Early detection of cerebral microbleeds following traumatic brain injury using MRI in the hyper-acute phase

Autor: Lawrence, T, Pretorius, P, Ezra, M, Cadoux-Hudson, T, Voets, N
Jazyk: angličtina
Rok vydání: 2017
Předmět:
Zdroj: Neuroscience Letters
ISSN: 1872-7972
0304-3940
Popis: Highlights • Traumatic cerebral microbleeds (TCMBS) can be identified using susceptibility weighted imaging in the first few hours after injury. • TCMBs are a useful indicator of severity in this time frame. • The presence of TCMBs is an early indicator of injury severity following trauma. • There is a relationship between decreasing size of TCMBs and recovery.

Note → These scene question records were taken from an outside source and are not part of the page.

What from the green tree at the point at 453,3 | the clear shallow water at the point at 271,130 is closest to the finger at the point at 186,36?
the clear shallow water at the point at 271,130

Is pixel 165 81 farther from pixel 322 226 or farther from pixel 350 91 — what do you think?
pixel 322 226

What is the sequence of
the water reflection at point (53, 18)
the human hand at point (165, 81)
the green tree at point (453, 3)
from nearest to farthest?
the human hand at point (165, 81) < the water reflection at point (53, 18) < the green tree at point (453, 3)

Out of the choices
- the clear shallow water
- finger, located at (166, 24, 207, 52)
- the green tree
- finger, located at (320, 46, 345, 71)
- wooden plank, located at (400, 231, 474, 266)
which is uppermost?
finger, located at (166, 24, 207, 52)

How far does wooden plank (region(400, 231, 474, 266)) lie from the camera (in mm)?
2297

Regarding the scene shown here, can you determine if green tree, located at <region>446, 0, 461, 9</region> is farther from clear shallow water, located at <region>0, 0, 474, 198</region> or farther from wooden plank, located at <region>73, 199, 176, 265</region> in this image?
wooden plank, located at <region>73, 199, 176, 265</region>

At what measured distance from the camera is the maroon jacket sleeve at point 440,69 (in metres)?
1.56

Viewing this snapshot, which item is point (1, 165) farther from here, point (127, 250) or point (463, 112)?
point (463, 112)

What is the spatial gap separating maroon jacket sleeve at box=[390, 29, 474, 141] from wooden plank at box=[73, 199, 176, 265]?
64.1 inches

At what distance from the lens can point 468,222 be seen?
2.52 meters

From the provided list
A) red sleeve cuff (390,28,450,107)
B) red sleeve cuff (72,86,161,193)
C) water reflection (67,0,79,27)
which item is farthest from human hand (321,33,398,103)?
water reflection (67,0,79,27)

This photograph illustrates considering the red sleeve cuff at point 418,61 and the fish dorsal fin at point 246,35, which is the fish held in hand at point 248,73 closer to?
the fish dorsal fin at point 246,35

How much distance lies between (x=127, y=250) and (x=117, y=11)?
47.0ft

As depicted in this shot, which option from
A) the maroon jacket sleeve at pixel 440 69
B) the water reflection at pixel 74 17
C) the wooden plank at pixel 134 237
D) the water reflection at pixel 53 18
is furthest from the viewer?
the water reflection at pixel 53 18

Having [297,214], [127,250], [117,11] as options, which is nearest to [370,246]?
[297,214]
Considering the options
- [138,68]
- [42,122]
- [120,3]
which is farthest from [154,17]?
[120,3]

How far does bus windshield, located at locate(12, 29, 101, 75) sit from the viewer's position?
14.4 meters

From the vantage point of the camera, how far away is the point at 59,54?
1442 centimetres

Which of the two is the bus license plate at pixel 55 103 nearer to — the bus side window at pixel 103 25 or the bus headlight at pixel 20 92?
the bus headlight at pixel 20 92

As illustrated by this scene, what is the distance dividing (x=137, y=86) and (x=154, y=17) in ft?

Background Traumatic brain injury (TBI) is a leading cause of death and disability in people under 45. Advanced imaging techniques to identify injury and classify severity in the first few hours and days following trauma could improve patient stratification and aid clinical decision making. Traumatic cerebral microbleeds (TCMBs), detectable on magnetic resonance susceptibility weighted imaging (SWI), can be used as markers of long-term clinical outcome. However, the relationship between TCMBs and injury severity in the first few hours after injury, and their natural evolution, is unknown. Methods We obtained SWI scans in 10 healthy controls, and 13 patients scanned 3–24 h following TBI and again at 7–15 days. TCMBs were identified and total volume quantified for every lesion in each scan. Results TCMBs were present in 6 patients, all with more severe injury classified by GCS. No lesions were identified in patients with an initial GCS of 15. Improvement in GCS in the first 15 days following injury was significantly associated with a reduction in microbleed volume over the same time-period. Conclusion MRI is feasible in severely injured patients in the first 24 h after trauma. Detection of TCMBs using SWI provides an objective early marker of injury severity following trauma. TCMBs revealed in this time frame, offer the potential to help determine the degree of injury, improving stratification, in order to identify patients who require admission to hospital, transfer to a specialist center, or an extended period of intubation on intensive care.